## À COMPLÉTER
A: D'après le texte sur la démocratie, avec quelles notions l'idée de démocratie renaît-elle « plus près de nous » ? Énumérez-les toutes.
B: Prolongez le texte sur la démocratie à partir de sa dernière phrase.

══ EXTRAIT CHOISI ══

Par Eric Guérin

Dernière mise à jour : juillet 2019

La démocratie serait née à Athènes au 5ème siècle sur le fondement de l’idée de liberté, et d’égalité entre les citoyens. Il existe une multitude de définitions de la démocratie mais d’une manière générale il s’agit d’un système dans lequel le peuple est le centre du pouvoir. C’est sans doute le seul point fondamental qui relie la démocratie antique à la démocratie moderne car la figure du citoyen contemporain n’a plus grand-chose à voir avec celle du citoyen antique.

Plus prés de nous l’idée de démocratie renaît avec l’humanisme, l’individualisme, le libéralisme, les droits de l’homme, le contrat social et la citoyenneté. On redécouvre au XVIII ème siècle la question essentielle de la participation effective du peuple au gouvernement. Question qui oppose la démocratie formelle à la démocratie réelle, évoquée par les théories socialistes et marxistes. De son coté Tocqueville fonde la démocratie dans la tendance à l’égalité dont il constate la mise en œuvre aux Etats-Unis conjointement avec la liberté. La démocratie est avant tout un état social, c'est-à-dire un processus d’égalisation des conditions dans les sociétés modernes. « La démocratie est une manière d’être de nos sociétés ».

Le passage à un régime démocratique pose de nombreuses questions comme celle de la représentation populaire, à celle de la citoyenneté, des droits et des libertés, des parties politiques qui concourent à son exercice …. Mais également aux conditions de son exercice. Pour une large part la notion de démocratie renvoit à la notion de démocratie élective. On rappellera simplement pour mémoire qu’en France, c’est en 1848 qu’est proclamé le suffrage universel direct (élection du président de la République). Après avoir sommairement défini les cadres de la démocratie nous nous attacherons à décrire rapidement ses différentes formes.

1 Les cadres de la démocratie

La démocratie est caractérisée par un ensemble d’institutions et de principes d’une part, et par la place de la société, d’autre part.

1.1 Les principes

Dans un système libéral, la démocratie repose sur la promotion de l’individu et des droits de l’homme, la souveraineté du peuple à travers la nation, l’égalité, la liberté politique, la représentativité populaire universelle, la citoyenneté, la laïcité, la constitution et la loi. La démocratie ne se limite pas à élire démocratiquement des représentants du peuple (sans quoi les pays de l’ex bloc soviétique devraient être considérés comme des démocraties). Elle suppose le respect de certaines valeurs comme le pluralisme, la liberté d’expression ou encore la liberté de la presse. La démocratie suppose également que les citoyens soient suffisamment éclairés pour être capables de faire des choix réfléchis.

═══
══ EXTRAIT DE DONNÉES ══

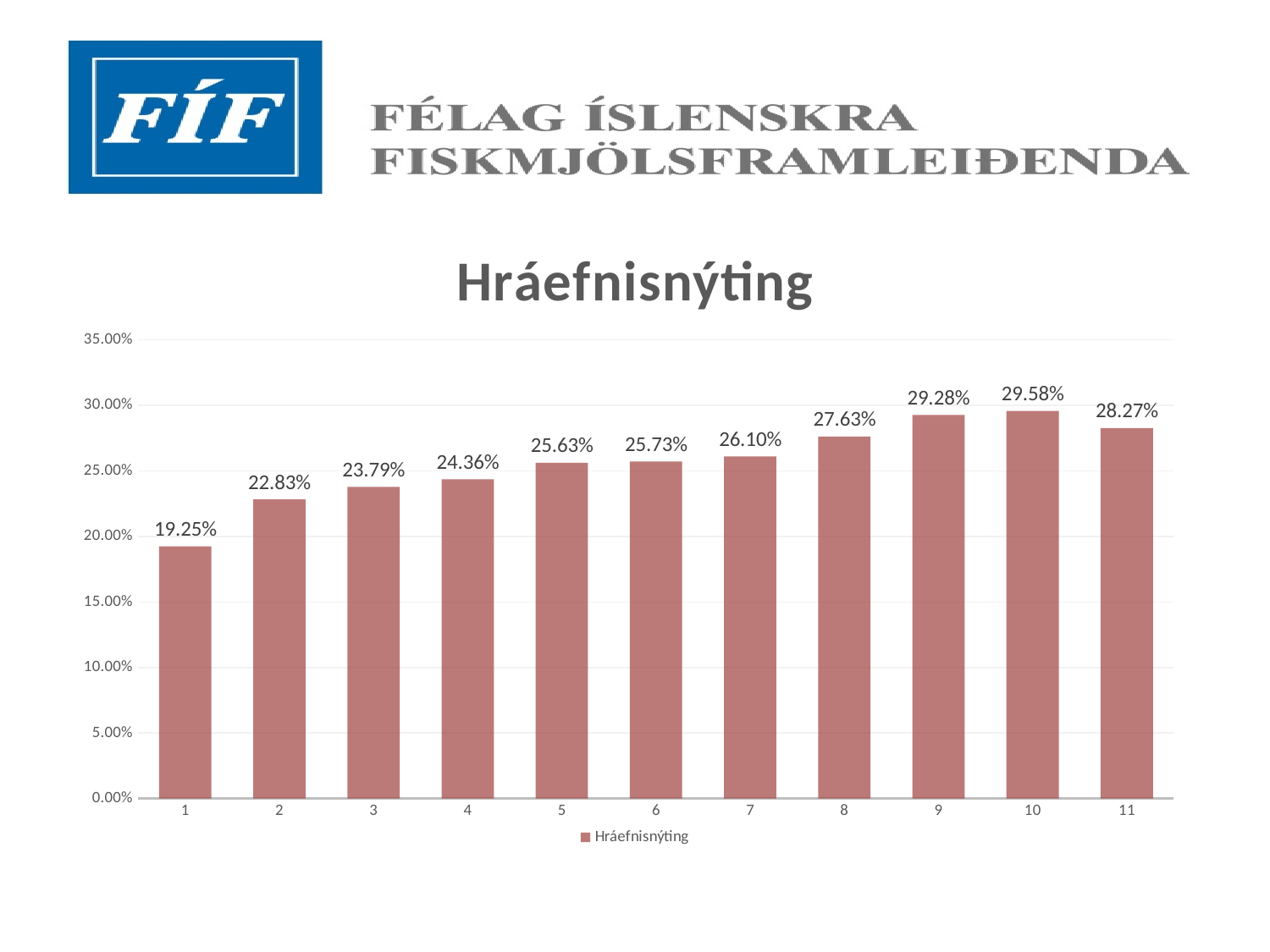
What is the value for category 11? 28.27% Which category has the highest value? 10 What is the title of the chart? Hráefnisnýting How many categories are shown on the x axis? 11 What is the value for category 8? 27.63% What kind of chart is shown on the slide? bar chart Which is larger, the value for category 4 or the value for category 7? 7 What is the value for category 1? 19.25% Is the value for category 3 greater or less than 25.00%? less Which category has the lowest value? 1 What is the difference between the values for category 11 and category 10? 1.31% What is the difference between the values for category 10 and category 1? 10.33%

═══

## RÉPONSES NUMÉROTÉES
A: L'humanisme, l'individualisme, le libéralisme, les droits de l'homme, le contrat social et la citoyenneté.

B:
L’égalité est également une valeur indissociable de la démocratie. Elle est le support de l’Etat impartial, l’expression de la liberté qui se traduit par le grand principe de l’ « égalité des chances » apporté par l’école et la sélection par les concours ouverts à tous. Il faut toutefois tempérer un trop grand optimisme car bien souvent l’égalité entre les citoyens n’est que trop formelle.

A ces principes et valeurs inhérentes à la démocratie, il faut encore associer le respect de la séparation des pouvoirs et la garantie des droits et libertés. C’est en ce sens que l’article 16 de la Déclaration des droits de l’homme et du citoyen dispose que « toute société dans laquelle la garantie des droits n'est pas assurée ni la séparation des pouvoirs déterminée, n'a point de Constitution ».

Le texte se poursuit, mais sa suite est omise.